EXERCISE AIM:
Drop the images; return everything else in the listing below exactly.

++++++++++++++++++++

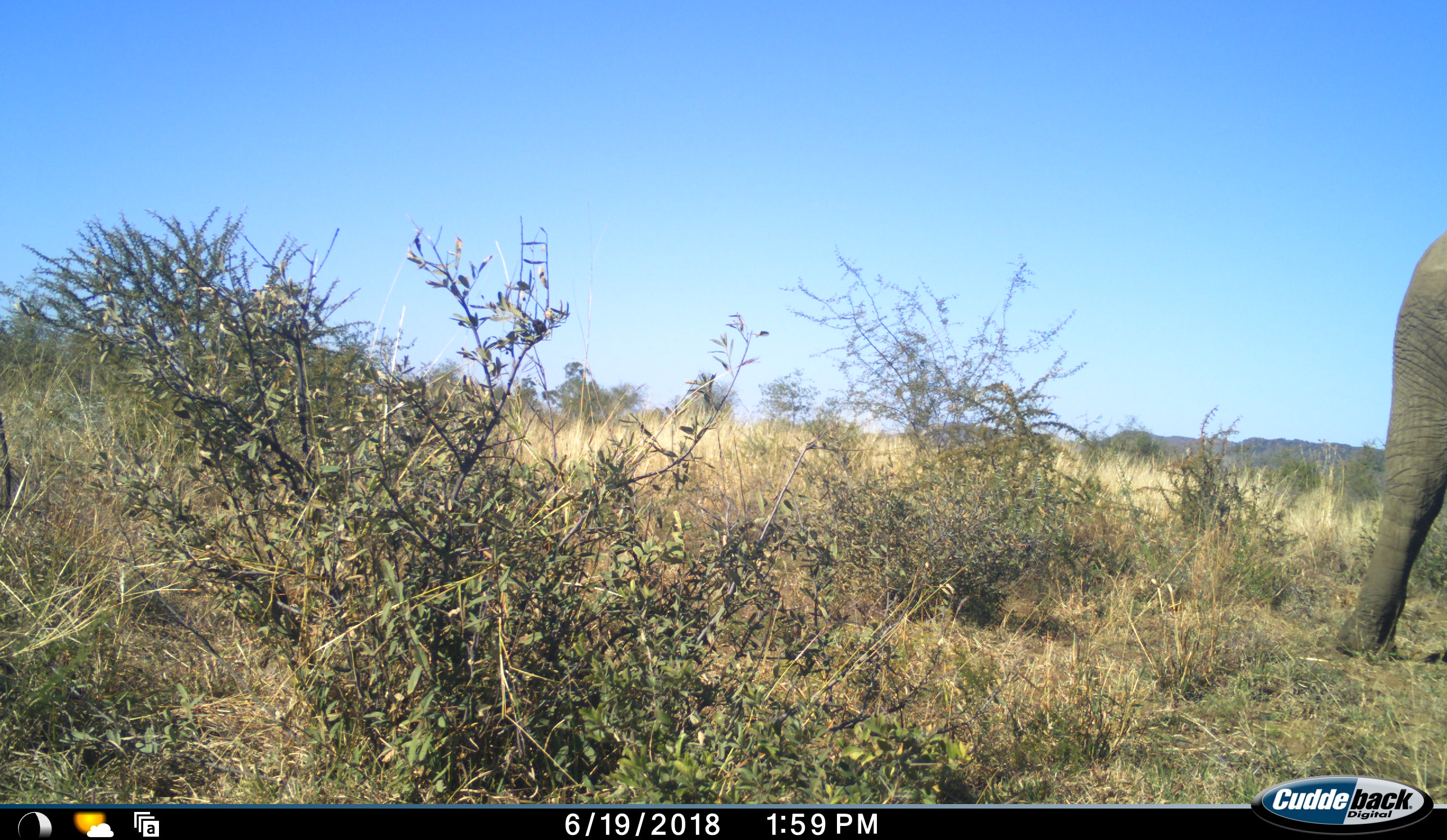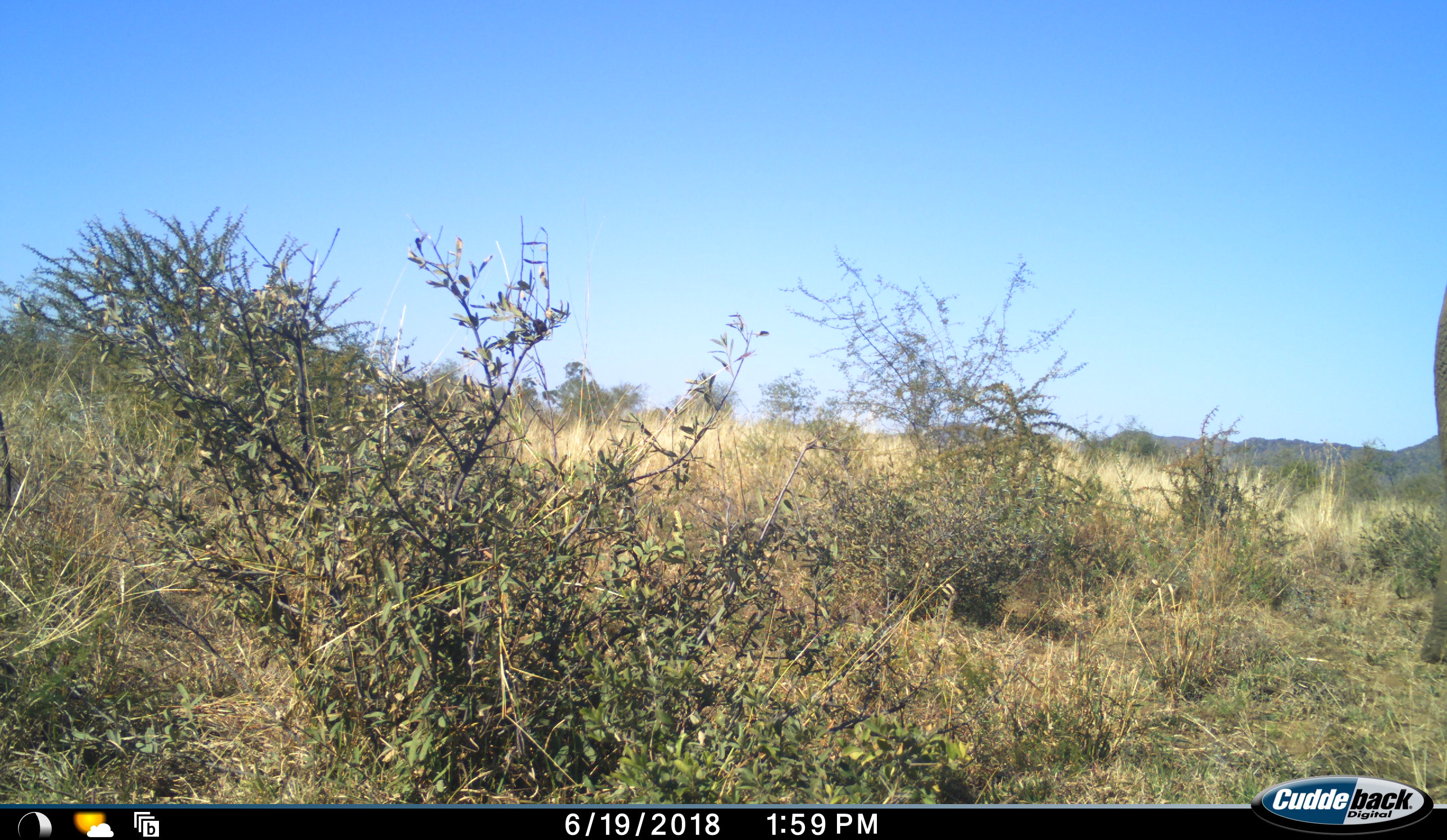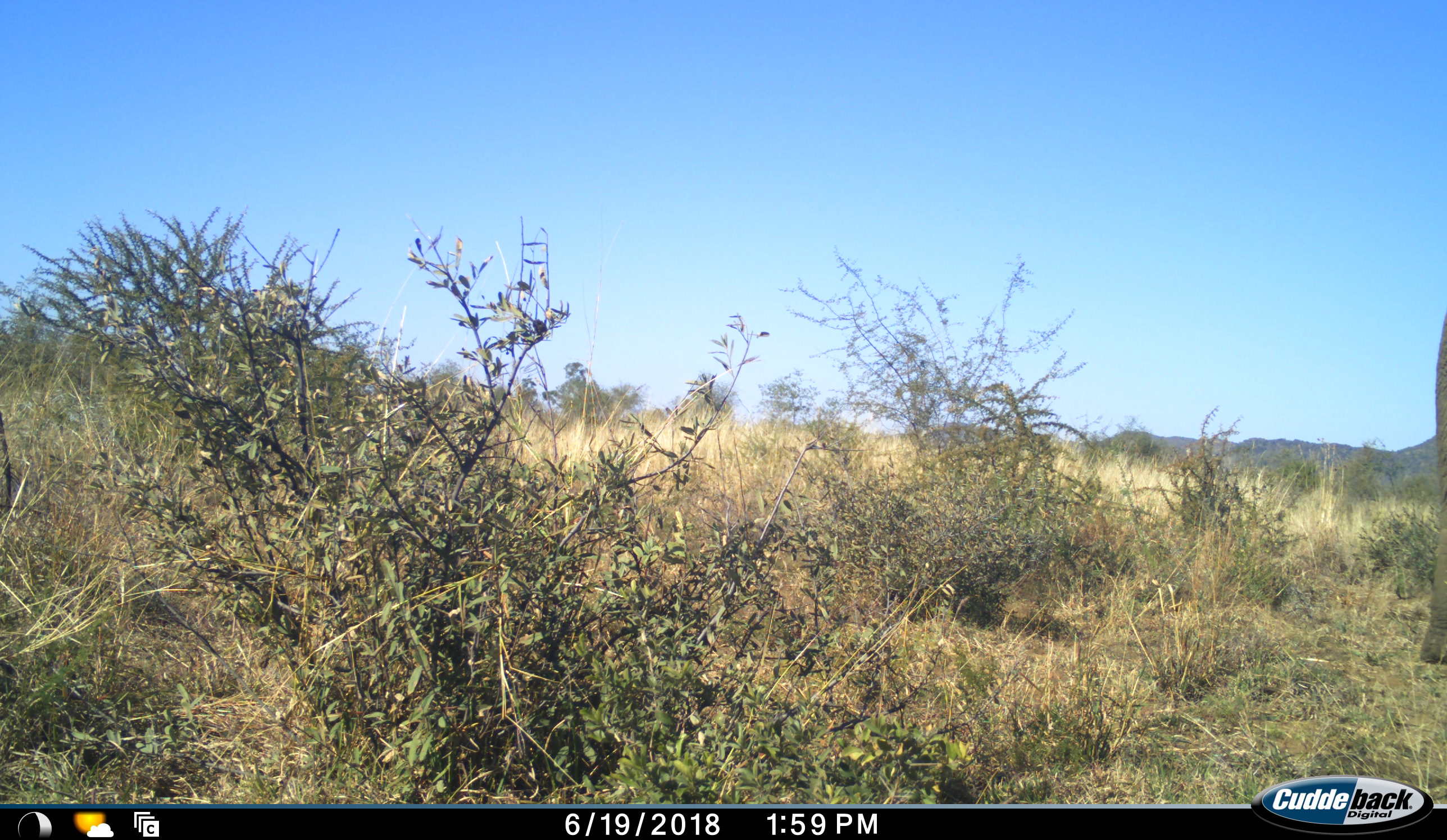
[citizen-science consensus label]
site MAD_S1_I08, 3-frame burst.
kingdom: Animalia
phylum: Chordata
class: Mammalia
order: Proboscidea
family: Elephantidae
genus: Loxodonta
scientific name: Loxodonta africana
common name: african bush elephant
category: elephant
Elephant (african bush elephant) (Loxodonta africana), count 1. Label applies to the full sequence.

++++++++++++++++++++

SOLUTION TO THIS TASK:
[citizen-science consensus label]
site MAD_S1_I08, 3-frame burst.
kingdom: Animalia
phylum: Chordata
class: Mammalia
order: Proboscidea
family: Elephantidae
genus: Loxodonta
scientific name: Loxodonta africana
common name: african bush elephant
category: elephant
Elephant (african bush elephant) (Loxodonta africana), count 1. Label applies to the full sequence.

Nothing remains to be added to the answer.